-------- Document excerpt

Bob, my sentiments exactly.Bob P. wrote: If I had that kind of dough though, I'd be looking to the north woods to hide a fortress in(sorry about the dangling prep.)
Why do you think that about the future of real estate? I've always respected your thinking and am just curious about your thoughts.
I have a whole theory in my head, too long and needs some figuring yet.
In a nutshell, people my parents age and baby boomers that bought houses for under $50,000 (my parents was 21,500) years ago are now dying off and retiring. They all think their homes are going to be worth 250,000 or more. (Except for my dad, he laughs and thinks people are crazy. His comments on that are what spurs my theory. More on that later.)
The average man makes 46,000. The average woman 33,000. In a few years my daughter will graduate from college and probably get a job that pays around 33,000. Combined they won't be able to afford a 250,000 home. They'll over extend themselves thinking they can, then the guy will laid off or have to take a 30% pay cut just for shits and giggles. And their delicate economic balancing act will collapse.
So think about it. There is going to be a glut of homes in the next 10 years that no one will buy because no one can afford it. The real estate market will then collapse even worse than it is now. It is going to get worse in the next couple of years and then snow ball out of control for years after that.
WHY? Because I already know a lot of guys around 50 that are being laid off, wages cut and can no longer find work in the career of their choice. The young guys don't get that part, yet. These guys are going to lose their homes because they can no longer afford them. That is happening now.
Simple rules my dad taught me:
Buy a home that is equal to or less than your gross income for one year.
Whoever said that a home's value had to increase 10% or more per year.
Don't ever think you will work for anyone the rest of your life because as soon as they have the chance, they'll get rid of you.
It's not a matter of whether or not this is going to happen, but when. There's more, but back to work.
Re: If I was rich.......
Ken,
Pretty dire stuff. While i agree with alot of what you say, i hope for all of our sakes that you are off a bit. Personally, i still have a house to sell. i'm sure many others here will at some point as well. While i don't think it would be good to return to the inflated house prices we saw(or the "easy" money), some semblence (with major changes and restrictions) of a turn around in housing and the overall economy is desperately needed.
i think you are going to see a new bottom line in"full" employment when and if this ever ends. The old standard was 4%to 5%. i believe that will now be 6 1/2% to as much as 8%. Right now, things still don't look very encouraging. Hopefully that will start to change the second half of this year.

----------------

* [Tasks for this exercise]
1) In the real estate discussion, what price did the writer's parents pay for their house?
2) List each of the simple rules that the writer's dad taught, as given in the real estate discussion.
3) Reproduce the passage of the real estate discussion that begins at the words "WHY? Because I" and stops after "rid of you.".
The lines that come after this discussion aren't needed for anything here.

-------- Data rows

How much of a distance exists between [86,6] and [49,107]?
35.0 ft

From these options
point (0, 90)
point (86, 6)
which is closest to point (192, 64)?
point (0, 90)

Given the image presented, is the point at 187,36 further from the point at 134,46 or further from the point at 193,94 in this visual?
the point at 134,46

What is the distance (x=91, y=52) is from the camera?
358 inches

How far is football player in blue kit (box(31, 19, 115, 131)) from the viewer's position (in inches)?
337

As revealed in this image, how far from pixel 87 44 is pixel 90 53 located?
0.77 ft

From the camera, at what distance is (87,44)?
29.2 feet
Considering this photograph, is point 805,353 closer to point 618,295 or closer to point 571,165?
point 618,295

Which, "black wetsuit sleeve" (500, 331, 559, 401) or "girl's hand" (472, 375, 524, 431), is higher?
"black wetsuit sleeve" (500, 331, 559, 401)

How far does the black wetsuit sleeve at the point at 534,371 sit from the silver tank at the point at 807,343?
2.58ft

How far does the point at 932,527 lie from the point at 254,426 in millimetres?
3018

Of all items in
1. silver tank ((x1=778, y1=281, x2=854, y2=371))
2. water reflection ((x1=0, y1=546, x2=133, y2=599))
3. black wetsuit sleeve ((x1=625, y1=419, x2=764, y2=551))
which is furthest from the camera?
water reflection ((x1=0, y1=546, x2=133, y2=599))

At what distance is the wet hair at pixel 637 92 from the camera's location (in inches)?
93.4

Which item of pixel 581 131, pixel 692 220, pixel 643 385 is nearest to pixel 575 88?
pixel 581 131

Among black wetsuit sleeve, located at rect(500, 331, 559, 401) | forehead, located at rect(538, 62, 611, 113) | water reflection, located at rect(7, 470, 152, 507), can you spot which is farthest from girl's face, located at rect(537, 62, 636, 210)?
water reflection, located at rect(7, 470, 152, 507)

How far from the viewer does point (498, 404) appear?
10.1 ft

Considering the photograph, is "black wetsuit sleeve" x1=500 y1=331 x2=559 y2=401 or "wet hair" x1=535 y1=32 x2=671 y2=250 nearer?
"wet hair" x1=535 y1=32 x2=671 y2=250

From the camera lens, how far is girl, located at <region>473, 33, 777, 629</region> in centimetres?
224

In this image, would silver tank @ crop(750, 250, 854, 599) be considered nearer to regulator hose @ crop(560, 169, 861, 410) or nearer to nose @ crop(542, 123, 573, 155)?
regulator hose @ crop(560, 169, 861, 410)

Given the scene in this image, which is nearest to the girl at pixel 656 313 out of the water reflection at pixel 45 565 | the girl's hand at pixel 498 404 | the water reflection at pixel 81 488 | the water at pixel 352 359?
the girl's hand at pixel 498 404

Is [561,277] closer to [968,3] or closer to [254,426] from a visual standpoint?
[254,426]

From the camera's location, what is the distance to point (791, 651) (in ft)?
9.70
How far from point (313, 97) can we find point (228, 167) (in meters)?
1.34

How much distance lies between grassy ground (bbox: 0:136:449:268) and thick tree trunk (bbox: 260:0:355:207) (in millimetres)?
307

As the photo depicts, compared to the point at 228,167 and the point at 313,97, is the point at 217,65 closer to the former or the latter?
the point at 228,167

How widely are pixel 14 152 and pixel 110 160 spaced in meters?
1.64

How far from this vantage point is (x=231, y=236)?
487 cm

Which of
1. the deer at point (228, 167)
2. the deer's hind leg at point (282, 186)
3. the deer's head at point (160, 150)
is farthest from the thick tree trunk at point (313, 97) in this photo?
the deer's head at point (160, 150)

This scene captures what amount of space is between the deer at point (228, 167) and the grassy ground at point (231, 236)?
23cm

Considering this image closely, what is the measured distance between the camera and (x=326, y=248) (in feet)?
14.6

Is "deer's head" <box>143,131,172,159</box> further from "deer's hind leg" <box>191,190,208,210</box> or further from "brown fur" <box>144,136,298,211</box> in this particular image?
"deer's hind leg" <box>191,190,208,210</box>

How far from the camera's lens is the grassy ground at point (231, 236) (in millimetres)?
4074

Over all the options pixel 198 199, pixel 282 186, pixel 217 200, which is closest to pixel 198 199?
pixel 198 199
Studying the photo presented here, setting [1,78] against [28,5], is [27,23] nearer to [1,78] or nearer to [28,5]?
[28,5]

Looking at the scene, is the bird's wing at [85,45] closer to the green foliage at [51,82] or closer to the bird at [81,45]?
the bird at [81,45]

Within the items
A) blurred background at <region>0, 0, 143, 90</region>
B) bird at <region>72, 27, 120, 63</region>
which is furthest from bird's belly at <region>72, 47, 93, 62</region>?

----------------

* [The responses]
1) $21,500

2)
- Buy a home that is equal to or less than your gross income for one year.
- Whoever said that a home's value had to increase 10% or more per year.
- Don't ever think you will work for anyone the rest of your life because as soon as they have the chance, they'll get rid of you.

3)
WHY? Because I already know a lot of guys around 50 that are being laid off, wages cut and can no longer find work in the career of their choice. The young guys don't get that part, yet. These guys are going to lose their homes because they can no longer afford them. That is happening now.
Simple rules my dad taught me:
Buy a home that is equal to or less than your gross income for one year.
Whoever said that a home's value had to increase 10% or more per year.
Don't ever think you will work for anyone the rest of your life because as soon as they have the chance, they'll get rid of you.